◆ **Data shown**

# # # # #

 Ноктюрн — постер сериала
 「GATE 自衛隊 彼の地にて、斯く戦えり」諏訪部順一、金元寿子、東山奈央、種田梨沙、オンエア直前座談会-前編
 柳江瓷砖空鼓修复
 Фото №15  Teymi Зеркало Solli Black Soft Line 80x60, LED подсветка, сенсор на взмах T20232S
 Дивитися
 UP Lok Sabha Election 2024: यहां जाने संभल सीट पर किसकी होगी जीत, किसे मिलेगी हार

# # # # #

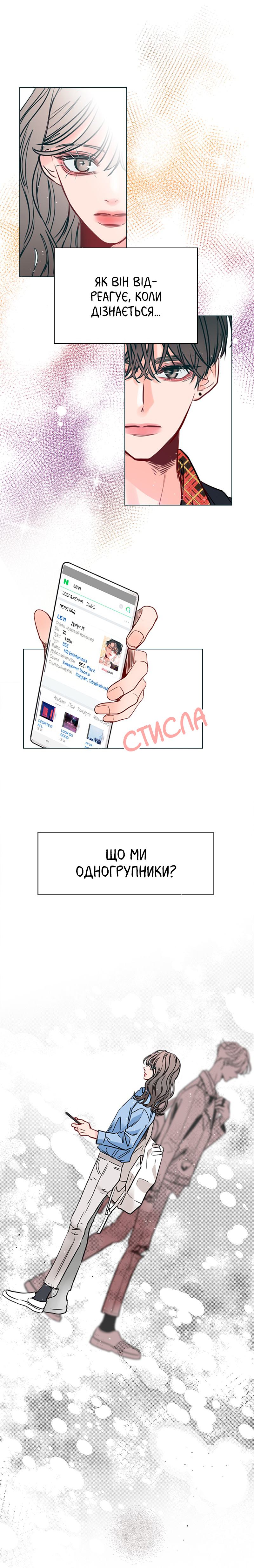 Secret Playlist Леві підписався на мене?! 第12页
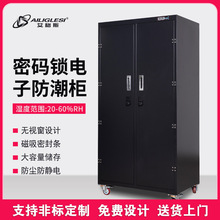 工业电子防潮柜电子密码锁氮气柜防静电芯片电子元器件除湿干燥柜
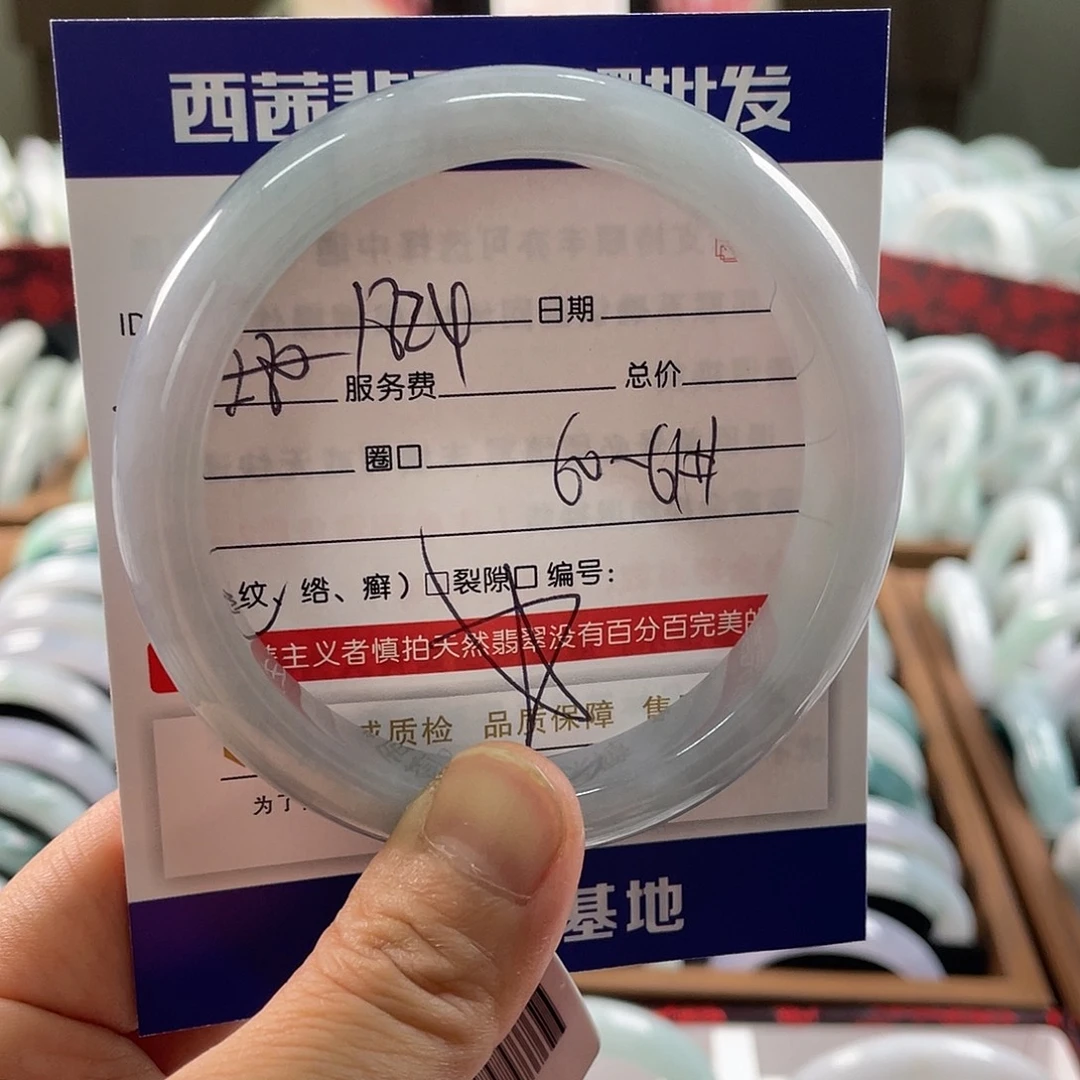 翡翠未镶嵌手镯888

# # # # #

◆ **Work item**
Could you return exactly the lines above from the line with "Ноктюрн — постер сериала" to the line with "UP Lok Sabha", both included, and nothing else?

◆ **Problem solution**
 Ноктюрн — постер сериала
 「GATE 自衛隊 彼の地にて、斯く戦えり」諏訪部順一、金元寿子、東山奈央、種田梨沙、オンエア直前座談会-前編
 柳江瓷砖空鼓修复
 Фото №15  Teymi Зеркало Solli Black Soft Line 80x60, LED подсветка, сенсор на взмах T20232S
 Дивитися
 UP Lok Sabha Election 2024: यहां जाने संभल सीट पर किसकी होगी जीत, किसे मिलेगी हार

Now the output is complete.